Scan the data below and copy each line where "meta" occurs.
▬▬▬
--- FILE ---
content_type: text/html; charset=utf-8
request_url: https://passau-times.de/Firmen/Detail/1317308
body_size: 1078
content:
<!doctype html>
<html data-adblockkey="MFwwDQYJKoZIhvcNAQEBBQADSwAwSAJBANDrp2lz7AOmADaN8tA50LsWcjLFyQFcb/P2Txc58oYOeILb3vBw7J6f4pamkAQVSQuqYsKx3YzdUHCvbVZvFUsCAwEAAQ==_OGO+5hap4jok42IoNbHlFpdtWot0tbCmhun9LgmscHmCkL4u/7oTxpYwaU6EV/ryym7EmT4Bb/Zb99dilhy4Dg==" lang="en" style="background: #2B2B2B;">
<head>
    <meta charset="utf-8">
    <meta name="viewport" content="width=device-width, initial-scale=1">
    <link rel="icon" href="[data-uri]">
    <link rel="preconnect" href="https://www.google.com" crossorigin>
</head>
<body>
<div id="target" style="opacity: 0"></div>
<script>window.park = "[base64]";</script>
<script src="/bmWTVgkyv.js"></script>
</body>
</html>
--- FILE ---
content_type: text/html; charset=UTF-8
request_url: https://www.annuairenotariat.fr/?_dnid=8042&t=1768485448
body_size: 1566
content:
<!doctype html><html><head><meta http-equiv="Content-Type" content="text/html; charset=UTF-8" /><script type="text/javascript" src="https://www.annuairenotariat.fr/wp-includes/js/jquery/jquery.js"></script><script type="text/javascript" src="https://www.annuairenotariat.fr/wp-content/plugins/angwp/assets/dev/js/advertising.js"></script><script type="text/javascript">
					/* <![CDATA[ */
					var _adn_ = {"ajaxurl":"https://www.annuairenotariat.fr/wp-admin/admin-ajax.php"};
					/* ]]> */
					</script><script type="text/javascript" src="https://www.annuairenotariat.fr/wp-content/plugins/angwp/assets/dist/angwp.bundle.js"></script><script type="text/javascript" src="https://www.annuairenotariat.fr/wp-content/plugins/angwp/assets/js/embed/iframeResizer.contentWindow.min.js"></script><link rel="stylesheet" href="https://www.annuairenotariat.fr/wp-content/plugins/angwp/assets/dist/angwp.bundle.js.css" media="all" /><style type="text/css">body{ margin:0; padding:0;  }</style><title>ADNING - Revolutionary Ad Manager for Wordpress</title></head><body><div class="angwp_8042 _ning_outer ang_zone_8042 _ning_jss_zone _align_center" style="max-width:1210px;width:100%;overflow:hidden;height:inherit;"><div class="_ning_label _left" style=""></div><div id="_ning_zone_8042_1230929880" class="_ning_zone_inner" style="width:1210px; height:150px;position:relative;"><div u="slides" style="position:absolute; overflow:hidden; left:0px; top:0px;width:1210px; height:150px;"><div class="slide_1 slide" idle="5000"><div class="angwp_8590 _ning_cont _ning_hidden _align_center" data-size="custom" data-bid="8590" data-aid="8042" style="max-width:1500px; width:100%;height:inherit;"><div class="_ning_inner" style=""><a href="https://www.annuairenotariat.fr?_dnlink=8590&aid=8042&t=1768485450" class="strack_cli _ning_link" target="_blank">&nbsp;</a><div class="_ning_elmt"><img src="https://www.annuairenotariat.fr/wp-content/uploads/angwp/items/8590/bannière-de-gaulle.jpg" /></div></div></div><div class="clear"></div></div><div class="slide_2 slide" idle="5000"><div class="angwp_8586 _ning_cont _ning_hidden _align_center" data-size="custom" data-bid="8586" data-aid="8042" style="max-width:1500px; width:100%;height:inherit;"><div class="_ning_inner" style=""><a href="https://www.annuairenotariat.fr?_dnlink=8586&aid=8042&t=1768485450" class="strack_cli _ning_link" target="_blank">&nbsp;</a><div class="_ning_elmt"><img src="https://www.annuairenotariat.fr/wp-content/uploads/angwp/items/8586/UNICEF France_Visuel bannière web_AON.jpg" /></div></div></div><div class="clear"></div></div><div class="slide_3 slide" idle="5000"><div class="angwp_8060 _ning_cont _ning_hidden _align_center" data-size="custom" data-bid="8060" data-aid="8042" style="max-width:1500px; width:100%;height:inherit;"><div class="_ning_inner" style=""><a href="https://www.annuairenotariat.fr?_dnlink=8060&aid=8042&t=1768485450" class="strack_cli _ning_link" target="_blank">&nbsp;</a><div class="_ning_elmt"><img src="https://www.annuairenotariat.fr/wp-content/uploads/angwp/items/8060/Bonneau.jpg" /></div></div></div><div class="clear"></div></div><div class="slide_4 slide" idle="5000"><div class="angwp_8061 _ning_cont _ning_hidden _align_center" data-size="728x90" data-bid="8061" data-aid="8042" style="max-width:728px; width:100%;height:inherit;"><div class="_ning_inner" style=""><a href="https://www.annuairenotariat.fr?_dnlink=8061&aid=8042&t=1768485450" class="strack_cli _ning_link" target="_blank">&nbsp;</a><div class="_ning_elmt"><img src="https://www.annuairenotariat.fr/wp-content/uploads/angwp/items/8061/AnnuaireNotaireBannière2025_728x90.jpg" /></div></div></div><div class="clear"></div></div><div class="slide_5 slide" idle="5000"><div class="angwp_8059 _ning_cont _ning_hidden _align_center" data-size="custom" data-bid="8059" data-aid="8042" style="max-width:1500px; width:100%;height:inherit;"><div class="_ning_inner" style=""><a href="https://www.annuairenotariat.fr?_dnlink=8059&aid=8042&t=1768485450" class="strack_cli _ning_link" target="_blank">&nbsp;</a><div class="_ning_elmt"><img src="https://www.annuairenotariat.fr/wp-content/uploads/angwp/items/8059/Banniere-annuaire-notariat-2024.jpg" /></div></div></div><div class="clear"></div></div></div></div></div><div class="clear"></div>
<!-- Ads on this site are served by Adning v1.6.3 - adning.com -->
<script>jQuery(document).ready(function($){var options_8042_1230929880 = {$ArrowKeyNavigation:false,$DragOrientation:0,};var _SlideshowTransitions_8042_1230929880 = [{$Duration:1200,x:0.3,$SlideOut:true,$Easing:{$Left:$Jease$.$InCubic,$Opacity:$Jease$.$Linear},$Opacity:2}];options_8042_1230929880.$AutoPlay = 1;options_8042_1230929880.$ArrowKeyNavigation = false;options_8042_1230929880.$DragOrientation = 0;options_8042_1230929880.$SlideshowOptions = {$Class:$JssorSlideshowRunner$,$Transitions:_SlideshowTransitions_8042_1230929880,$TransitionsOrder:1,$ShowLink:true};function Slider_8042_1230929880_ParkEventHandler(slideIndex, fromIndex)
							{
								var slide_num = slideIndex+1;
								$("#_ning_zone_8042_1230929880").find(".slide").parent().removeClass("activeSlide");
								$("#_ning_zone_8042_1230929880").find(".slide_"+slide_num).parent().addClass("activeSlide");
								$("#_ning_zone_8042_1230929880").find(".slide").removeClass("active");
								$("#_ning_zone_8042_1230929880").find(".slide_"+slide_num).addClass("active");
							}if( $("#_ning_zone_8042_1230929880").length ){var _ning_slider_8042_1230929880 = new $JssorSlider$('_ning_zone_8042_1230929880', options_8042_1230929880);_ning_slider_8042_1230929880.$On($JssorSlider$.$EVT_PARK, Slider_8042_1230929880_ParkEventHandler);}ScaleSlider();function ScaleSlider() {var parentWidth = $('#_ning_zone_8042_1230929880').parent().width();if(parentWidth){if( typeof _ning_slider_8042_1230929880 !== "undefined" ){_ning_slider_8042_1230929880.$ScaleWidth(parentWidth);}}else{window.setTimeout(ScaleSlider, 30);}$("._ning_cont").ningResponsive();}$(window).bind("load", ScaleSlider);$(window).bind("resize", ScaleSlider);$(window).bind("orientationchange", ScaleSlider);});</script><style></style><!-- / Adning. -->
▬▬▬
- [EXERCISE ANSWER]
    <meta charset="utf-8">
    <meta name="viewport" content="width=device-width, initial-scale=1">
<!doctype html><html><head><meta http-equiv="Content-Type" content="text/html; charset=UTF-8" /><script type="text/javascript" src="https://www.annuairenotariat.fr/wp-includes/js/jquery/jquery.js"></script><script type="text/javascript" src="https://www.annuairenotariat.fr/wp-content/plugins/angwp/assets/dev/js/advertising.js"></script><script type="text/javascript">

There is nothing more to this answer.